### Written request
Copy the electric fields problem below word for word, in full.

### Provided passage

[start]

Discussion Forum



1)

Let E1(r), E2(r) and E3(r)  be the respective electric fields at a distance r from a point charge Q, an infinitely long wire with constant linear charge density λ, and an infinite plane with uniform surface charge density   $\sigma$.If   $E_{1}(r_{0})=E_{2}(r_{0})=E_{3}(r_{0})$    at a  given distance r0 , then

   


A) $Q=4\sigma\pi r_0^2$

B) $r_{0}=\frac{\lambda}{2\pi\sigma}$

C) $E_{1}\left(\frac{r_{0}}{2}\right)=2E_{2}\left(\frac{r_{0}}{2}\right)$

D) $E_{2}\left(\frac{r_{0}}{2}\right)=2E_{3}\left(\frac{r_{0}}{2}\right)$

Answer:

Option C

Explanation:

$\frac{Q}{4\pi \epsilon_{0}r_0^2}=\frac{\lambda}{2\pi \epsilon_{0}r_{0}}=\frac{\sigma}{2\epsilon_{0}}$

                          $Q=2\pi \sigma r_0^2$

 (a) is incorrect,   $r_{0}=\frac{\lambda}{\pi\sigma}$

   (b)    is incorrect,   $E_{1}(\frac{r_{0}}{2})=4E_{1}(r_{0})$

 As,            $E_{1}\propto\frac{1}{r^{2}}$

    $E_{2}\left(\frac{r_{0}}{2}\right)=2E_{2}(r_{0})$     as    $E_{2}\propto\frac{1}{r}$

$\Rightarrow  $  (c) is correct.

    $E_{3}\left(\frac{r_{0}}{2}\right)=E_{3}(r_{0})=E_{2}(r_{0})  $

 as          $E_{3}\propto r^{0}$

$\Rightarrow  $  (d) is in correct.

[end]

### Material provided

[start]

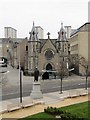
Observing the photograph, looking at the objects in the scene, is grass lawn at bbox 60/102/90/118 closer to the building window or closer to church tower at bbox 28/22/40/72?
the building window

[end]

### Solution for this exercise
Discussion Forum



1)

Let E1(r), E2(r) and E3(r)  be the respective electric fields at a distance r from a point charge Q, an infinitely long wire with constant linear charge density λ, and an infinite plane with uniform surface charge density   $\sigma$.If   $E_{1}(r_{0})=E_{2}(r_{0})=E_{3}(r_{0})$    at a  given distance r0 , then

   


A) $Q=4\sigma\pi r_0^2$

B) $r_{0}=\frac{\lambda}{2\pi\sigma}$

C) $E_{1}\left(\frac{r_{0}}{2}\right)=2E_{2}\left(\frac{r_{0}}{2}\right)$

D) $E_{2}\left(\frac{r_{0}}{2}\right)=2E_{3}\left(\frac{r_{0}}{2}\right)$

Answer:

Option C

Explanation:

$\frac{Q}{4\pi \epsilon_{0}r_0^2}=\frac{\lambda}{2\pi \epsilon_{0}r_{0}}=\frac{\sigma}{2\epsilon_{0}}$

                          $Q=2\pi \sigma r_0^2$

 (a) is incorrect,   $r_{0}=\frac{\lambda}{\pi\sigma}$

   (b)    is incorrect,   $E_{1}(\frac{r_{0}}{2})=4E_{1}(r_{0})$

 As,            $E_{1}\propto\frac{1}{r^{2}}$

    $E_{2}\left(\frac{r_{0}}{2}\right)=2E_{2}(r_{0})$     as    $E_{2}\propto\frac{1}{r}$

$\Rightarrow  $  (c) is correct.

    $E_{3}\left(\frac{r_{0}}{2}\right)=E_{3}(r_{0})=E_{2}(r_{0})  $

 as          $E_{3}\propto r^{0}$

$\Rightarrow  $  (d) is in correct.